What you should do | Copy out all the entries exactly.

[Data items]
====

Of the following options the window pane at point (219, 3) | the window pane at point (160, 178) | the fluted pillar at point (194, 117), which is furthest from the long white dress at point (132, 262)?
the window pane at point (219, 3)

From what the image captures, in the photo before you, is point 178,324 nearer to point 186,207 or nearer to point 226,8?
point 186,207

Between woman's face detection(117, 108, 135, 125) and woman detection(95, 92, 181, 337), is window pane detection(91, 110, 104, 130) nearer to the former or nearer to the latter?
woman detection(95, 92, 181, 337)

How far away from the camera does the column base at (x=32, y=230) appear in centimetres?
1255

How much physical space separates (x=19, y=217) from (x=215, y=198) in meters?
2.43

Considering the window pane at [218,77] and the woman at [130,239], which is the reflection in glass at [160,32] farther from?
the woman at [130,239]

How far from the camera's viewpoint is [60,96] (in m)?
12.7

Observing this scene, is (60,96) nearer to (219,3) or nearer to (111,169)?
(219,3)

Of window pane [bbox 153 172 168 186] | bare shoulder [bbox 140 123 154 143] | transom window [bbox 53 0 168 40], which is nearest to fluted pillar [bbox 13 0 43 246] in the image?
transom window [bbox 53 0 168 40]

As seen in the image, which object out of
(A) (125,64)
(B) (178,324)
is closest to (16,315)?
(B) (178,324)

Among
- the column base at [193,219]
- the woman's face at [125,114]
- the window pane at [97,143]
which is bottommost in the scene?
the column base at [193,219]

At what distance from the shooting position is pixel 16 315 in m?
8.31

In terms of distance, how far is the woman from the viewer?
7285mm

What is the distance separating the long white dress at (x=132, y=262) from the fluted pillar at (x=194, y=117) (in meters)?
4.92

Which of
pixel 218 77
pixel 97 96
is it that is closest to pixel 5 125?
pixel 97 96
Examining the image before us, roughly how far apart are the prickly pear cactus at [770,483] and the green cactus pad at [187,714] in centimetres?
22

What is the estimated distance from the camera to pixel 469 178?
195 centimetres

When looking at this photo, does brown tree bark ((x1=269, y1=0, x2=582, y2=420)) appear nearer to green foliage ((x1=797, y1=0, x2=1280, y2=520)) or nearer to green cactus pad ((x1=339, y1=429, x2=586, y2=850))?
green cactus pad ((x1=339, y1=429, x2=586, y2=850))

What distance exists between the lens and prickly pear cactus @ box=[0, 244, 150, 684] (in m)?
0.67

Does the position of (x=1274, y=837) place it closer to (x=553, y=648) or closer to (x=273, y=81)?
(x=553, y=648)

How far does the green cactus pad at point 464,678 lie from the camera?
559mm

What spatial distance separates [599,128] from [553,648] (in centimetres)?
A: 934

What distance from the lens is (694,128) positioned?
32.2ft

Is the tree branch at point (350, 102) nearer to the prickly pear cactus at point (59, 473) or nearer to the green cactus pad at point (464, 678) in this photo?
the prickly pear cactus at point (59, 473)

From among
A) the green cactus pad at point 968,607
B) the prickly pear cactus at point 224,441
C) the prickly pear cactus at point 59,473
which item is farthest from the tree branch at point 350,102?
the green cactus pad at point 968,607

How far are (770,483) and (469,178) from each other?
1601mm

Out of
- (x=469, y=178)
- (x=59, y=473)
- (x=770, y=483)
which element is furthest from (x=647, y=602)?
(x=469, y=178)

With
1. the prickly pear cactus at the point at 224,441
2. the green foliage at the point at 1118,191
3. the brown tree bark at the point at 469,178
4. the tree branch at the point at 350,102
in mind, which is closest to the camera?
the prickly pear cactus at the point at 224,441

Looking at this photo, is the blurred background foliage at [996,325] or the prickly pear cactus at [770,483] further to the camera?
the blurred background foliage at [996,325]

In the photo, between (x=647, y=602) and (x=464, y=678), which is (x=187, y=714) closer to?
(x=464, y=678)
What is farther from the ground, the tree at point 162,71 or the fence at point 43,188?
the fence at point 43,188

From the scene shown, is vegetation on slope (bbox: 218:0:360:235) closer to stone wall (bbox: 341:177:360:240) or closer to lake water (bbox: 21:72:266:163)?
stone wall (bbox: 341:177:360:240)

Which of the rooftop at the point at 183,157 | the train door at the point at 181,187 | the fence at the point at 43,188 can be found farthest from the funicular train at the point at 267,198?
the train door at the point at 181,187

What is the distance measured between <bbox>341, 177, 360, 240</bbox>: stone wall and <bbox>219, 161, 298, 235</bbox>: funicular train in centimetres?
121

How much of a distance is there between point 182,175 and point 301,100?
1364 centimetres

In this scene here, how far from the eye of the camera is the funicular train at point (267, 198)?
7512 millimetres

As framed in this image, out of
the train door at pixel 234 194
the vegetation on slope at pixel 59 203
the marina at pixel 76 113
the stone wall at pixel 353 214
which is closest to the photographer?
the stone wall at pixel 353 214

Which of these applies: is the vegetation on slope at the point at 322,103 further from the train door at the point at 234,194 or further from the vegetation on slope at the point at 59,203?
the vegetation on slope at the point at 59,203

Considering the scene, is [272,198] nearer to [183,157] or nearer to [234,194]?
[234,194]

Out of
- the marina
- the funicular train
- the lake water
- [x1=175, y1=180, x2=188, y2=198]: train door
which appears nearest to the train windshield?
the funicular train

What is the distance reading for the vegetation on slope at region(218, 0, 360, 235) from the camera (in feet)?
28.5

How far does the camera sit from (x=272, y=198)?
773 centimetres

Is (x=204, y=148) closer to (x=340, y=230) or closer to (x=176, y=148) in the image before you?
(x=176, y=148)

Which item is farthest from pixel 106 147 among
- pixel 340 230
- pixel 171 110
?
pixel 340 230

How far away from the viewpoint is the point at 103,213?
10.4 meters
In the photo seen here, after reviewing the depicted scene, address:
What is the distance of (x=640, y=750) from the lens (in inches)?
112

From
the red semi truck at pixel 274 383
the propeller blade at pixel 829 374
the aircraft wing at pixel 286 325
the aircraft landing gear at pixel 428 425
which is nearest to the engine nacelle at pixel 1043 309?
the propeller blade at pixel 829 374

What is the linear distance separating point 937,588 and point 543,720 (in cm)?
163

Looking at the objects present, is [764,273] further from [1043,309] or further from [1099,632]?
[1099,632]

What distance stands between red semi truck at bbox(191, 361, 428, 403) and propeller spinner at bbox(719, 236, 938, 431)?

====

Final result |
Of the following options the window pane at point (219, 3) | the window pane at point (160, 178) | the fluted pillar at point (194, 117), which is furthest from the long white dress at point (132, 262)?
the window pane at point (219, 3)

From what the image captures, in the photo before you, is point 178,324 nearer to point 186,207 or nearer to point 226,8?
point 186,207

Between woman's face detection(117, 108, 135, 125) and woman detection(95, 92, 181, 337), is window pane detection(91, 110, 104, 130) nearer to the former or nearer to the latter?
woman detection(95, 92, 181, 337)

How far away from the camera does the column base at (x=32, y=230) appear in centimetres?
1255

How much physical space separates (x=19, y=217) from (x=215, y=198) in meters?
2.43

Considering the window pane at [218,77] and the woman at [130,239], which is the reflection in glass at [160,32] farther from?
the woman at [130,239]

How far from the camera's viewpoint is [60,96] (in m)?
12.7

Observing this scene, is (60,96) nearer to (219,3) or nearer to (111,169)?
(219,3)

Of window pane [bbox 153 172 168 186] | bare shoulder [bbox 140 123 154 143] | transom window [bbox 53 0 168 40], which is nearest to fluted pillar [bbox 13 0 43 246] in the image?
transom window [bbox 53 0 168 40]

As seen in the image, which object out of
(A) (125,64)
(B) (178,324)
is closest to (16,315)?
(B) (178,324)

Among
- the column base at [193,219]
- the woman's face at [125,114]
- the window pane at [97,143]
which is bottommost in the scene?
the column base at [193,219]

At what distance from the shooting position is pixel 16 315 in m?
8.31

In terms of distance, how far is the woman from the viewer?
7285mm

What is the distance separating the long white dress at (x=132, y=262) from the fluted pillar at (x=194, y=117) (in meters)?
4.92

Which of
pixel 218 77
pixel 97 96
is it that is closest to pixel 5 125?
pixel 97 96
Examining the image before us, roughly how far apart are the prickly pear cactus at [770,483] and the green cactus pad at [187,714] in centimetres?
22

What is the estimated distance from the camera to pixel 469 178?
195 centimetres

When looking at this photo, does brown tree bark ((x1=269, y1=0, x2=582, y2=420)) appear nearer to green foliage ((x1=797, y1=0, x2=1280, y2=520)) or nearer to green cactus pad ((x1=339, y1=429, x2=586, y2=850))?
green cactus pad ((x1=339, y1=429, x2=586, y2=850))

What distance exists between the lens and prickly pear cactus @ box=[0, 244, 150, 684] (in m)?
0.67

Does the position of (x=1274, y=837) place it closer to (x=553, y=648) or closer to (x=273, y=81)?
(x=553, y=648)

How far does the green cactus pad at point 464,678 lie from the camera?
559mm

What spatial distance separates [599,128] from [553,648] (in centimetres)?
A: 934

What distance from the lens is (694,128) positioned?
32.2ft

Is the tree branch at point (350, 102) nearer to the prickly pear cactus at point (59, 473) or nearer to the green cactus pad at point (464, 678) in this photo?
the prickly pear cactus at point (59, 473)

From among
A) the green cactus pad at point 968,607
B) the prickly pear cactus at point 224,441
C) the prickly pear cactus at point 59,473
which item is farthest from the tree branch at point 350,102?
the green cactus pad at point 968,607

How far are (770,483) and (469,178) from each other?
1601mm

Out of
- (x=469, y=178)
- (x=59, y=473)
- (x=770, y=483)
which element is furthest from (x=647, y=602)?
(x=469, y=178)

With
1. the prickly pear cactus at the point at 224,441
2. the green foliage at the point at 1118,191
3. the brown tree bark at the point at 469,178
4. the tree branch at the point at 350,102
in mind, which is closest to the camera?
the prickly pear cactus at the point at 224,441

Looking at this photo, is the blurred background foliage at [996,325] or the prickly pear cactus at [770,483] further to the camera?
the blurred background foliage at [996,325]

In the photo, between (x=647, y=602) and (x=464, y=678), which is (x=187, y=714) closer to?
(x=464, y=678)
What is farther from the ground, the tree at point 162,71 or the fence at point 43,188?
the fence at point 43,188

From the scene shown, is vegetation on slope (bbox: 218:0:360:235) closer to stone wall (bbox: 341:177:360:240) or closer to lake water (bbox: 21:72:266:163)?
stone wall (bbox: 341:177:360:240)

Which of the rooftop at the point at 183,157 | the train door at the point at 181,187 | the fence at the point at 43,188 can be found farthest from the funicular train at the point at 267,198?
the train door at the point at 181,187

What is the distance measured between <bbox>341, 177, 360, 240</bbox>: stone wall and <bbox>219, 161, 298, 235</bbox>: funicular train in centimetres?
121

How much of a distance is there between point 182,175 and point 301,100?
1364 centimetres

In this scene here, how far from the eye of the camera is the funicular train at point (267, 198)?
7512 millimetres

As framed in this image, out of
the train door at pixel 234 194
the vegetation on slope at pixel 59 203
the marina at pixel 76 113
the stone wall at pixel 353 214
which is closest to the photographer?
the stone wall at pixel 353 214

Which of these applies: is the vegetation on slope at the point at 322,103 further from the train door at the point at 234,194 or further from the vegetation on slope at the point at 59,203?
the vegetation on slope at the point at 59,203

Considering the scene, is [272,198] nearer to [183,157] or nearer to [234,194]?
[234,194]

Out of
- the marina
- the funicular train
- the lake water
- [x1=175, y1=180, x2=188, y2=198]: train door
which appears nearest to the train windshield?
the funicular train

What is the distance reading for the vegetation on slope at region(218, 0, 360, 235) from the camera (in feet)?
28.5

How far does the camera sit from (x=272, y=198)?
773 centimetres

Is (x=204, y=148) closer to (x=340, y=230) or closer to (x=176, y=148) in the image before you?
(x=176, y=148)

Which item is farthest from pixel 106 147 among
- pixel 340 230
- pixel 171 110
?
pixel 340 230

How far away from the viewpoint is the point at 103,213?
10.4 meters
In the photo seen here, after reviewing the depicted scene, address:
What is the distance of (x=640, y=750) from the lens (in inches)?
112

From
the red semi truck at pixel 274 383
the propeller blade at pixel 829 374
the aircraft wing at pixel 286 325
the aircraft landing gear at pixel 428 425
which is nearest to the engine nacelle at pixel 1043 309?
the propeller blade at pixel 829 374

What is the linear distance separating point 937,588 and point 543,720 (in cm)?
163

Looking at the objects present, is [764,273] further from [1043,309] or further from [1099,632]?
[1099,632]

What distance stands between red semi truck at bbox(191, 361, 428, 403) and propeller spinner at bbox(719, 236, 938, 431)?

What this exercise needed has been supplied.